Notre Dame’s move from the Big East to the ACC will impact where and who the Irish recruit in upcoming years, according to men’s basketball coach Mike Brey.
“It’s like taking a new coaching job almost,” said Brey Wednesday night following “An Evening with Notre Dame Basketball” in Purcell Pavilion.
“It’s energizing. I like going back through Tobacco Road. It’s familiar territory for me.”
The Washington D.C. area product and former Duke assistant coach is in the process of changing some things about the way the Notre Dame basketball program functions, both in terms of geographics and style of play.
Neither will change dramatically, but adjustments are a natural byproduct of playing in new parts of the country and recruiting players to adapt to the differences between Big East basketball and ACC basketball.
“Two things I’m intrigued about,” Brey said. “One is a footprint we’d like to get into the Carolinas and Georgia. Since we’re down there, let’s look down there a little more.
“The other thing I’m interested in is during my 13 years, we’ve battled the Big Ten (for recruits) so much. Kids grow up with those Big Ten blinders. Garrick Sherman and Scott Martin, we couldn’t beat the Big Ten. But now that we have the ACC to sell, I’m wondering if kids that are so Big Ten brainwashed go, ‘Wait a minute. Notre Dame, an hour-and-a-half, two hours from home, but they’re playing in the ACC? I’m thinking differently.’”
Brey won’t veer from the tried and true stomping grounds that have been the lifeblood of the Notre Dame program. From Washington D.C. to Boston and all points in between. Indiana - which produced three of the four incoming recruits -- the Chicago area, Ohio and Michigan.
But with regular stops at places like North Carolina, Duke, North Carolina State, Wake Forest, Clemson and Georgia Tech, Notre Dame’s recruiting horizons have expanded.
The Irish also may have to adapt their style of play as well. In the Big East, basketball games often resemble wrestling matches in the paint. The ACC not only employs a different style of play, but a different brand of athlete.
“We’ll always want high basketball IQ and skill guys,” Brey said. “(But the ACC) is more of a skilled league than a brute-force league. I don’t know if that’s good or bad for us. But we were a tough match-up being a skilled group in the Big East enough nights to get a bid.”

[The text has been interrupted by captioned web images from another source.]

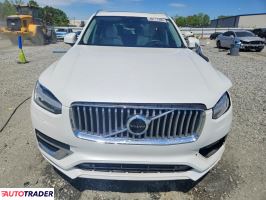 Volvo XC90 2020 2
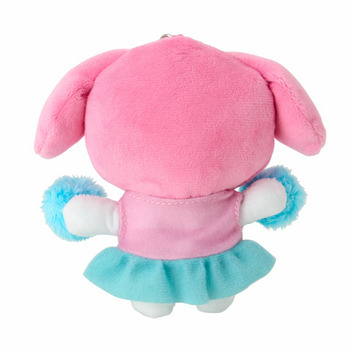 マイメロディ マスコットホルダー（SANRIO FES 2026限定）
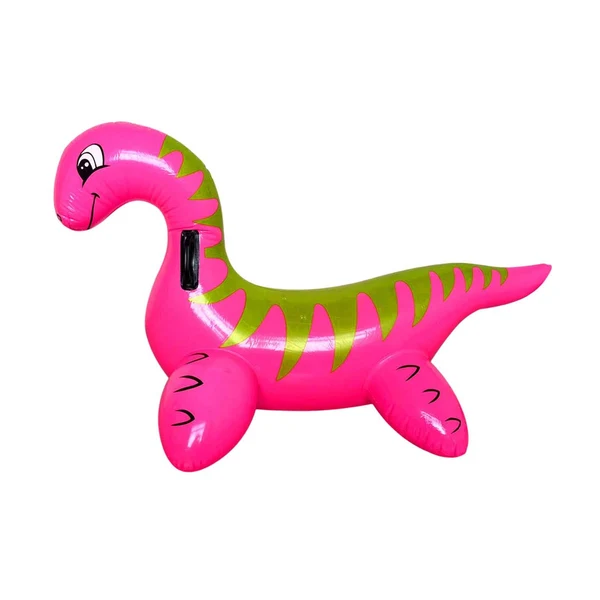 Smooth Maxbell Inflatable Dinosaur Float Water Games Pool Toys for Party summer Adults Pink Original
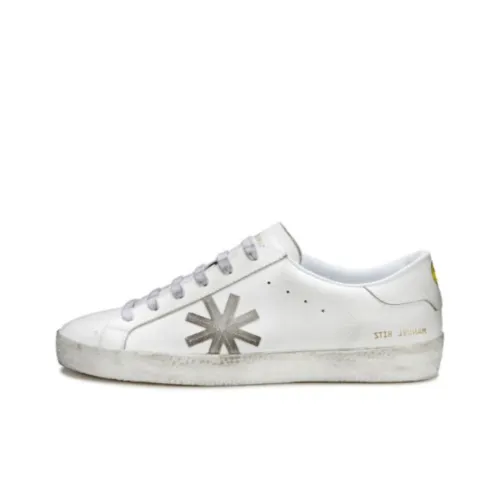 Manuel Ritz Кроссовки для скейтбординга Low Top Белые Мужские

One of the things that separated the Irish from some of their Big East brethren in recent years was a four-man who could step out and hit the long-range shot. Tim Abromaitis and Scott Martin helped lead the Irish to second, third and fifth place finishes in the conference, thanks in part to the ability to make big men defend away from the basket.
Notre Dame loses first-team all-Big East selection Jack Cooley, but returns fifth-year seniors Tom Knight and Garrick Sherman while hoping to expand the game of sophomore-to-be Zach Auguste. While there will be an adjustment period for the ACC teams to Notre Dame, the Irish must adapt as well.
“We have three big guys we like and we play big,” Brey said. “Do we have to play more zone? Can Zach or Tom move their feet on a Ryan Kelly-type guy?
“We’re also able to play smaller because we’ll have more guards and a really good one coming that will play,” added Brey, referring to incoming point guard Demetrius Jackson. “Can Pat Connaughton be our second big guy sometimes?
“Those are all things we have to be prepared for and work on this summer getting ready for the Atlantic Coast Conference. We don’t have the Big East cache that we developed. Maybe that’s a good thing because it keeps everybody on edge and motivated.”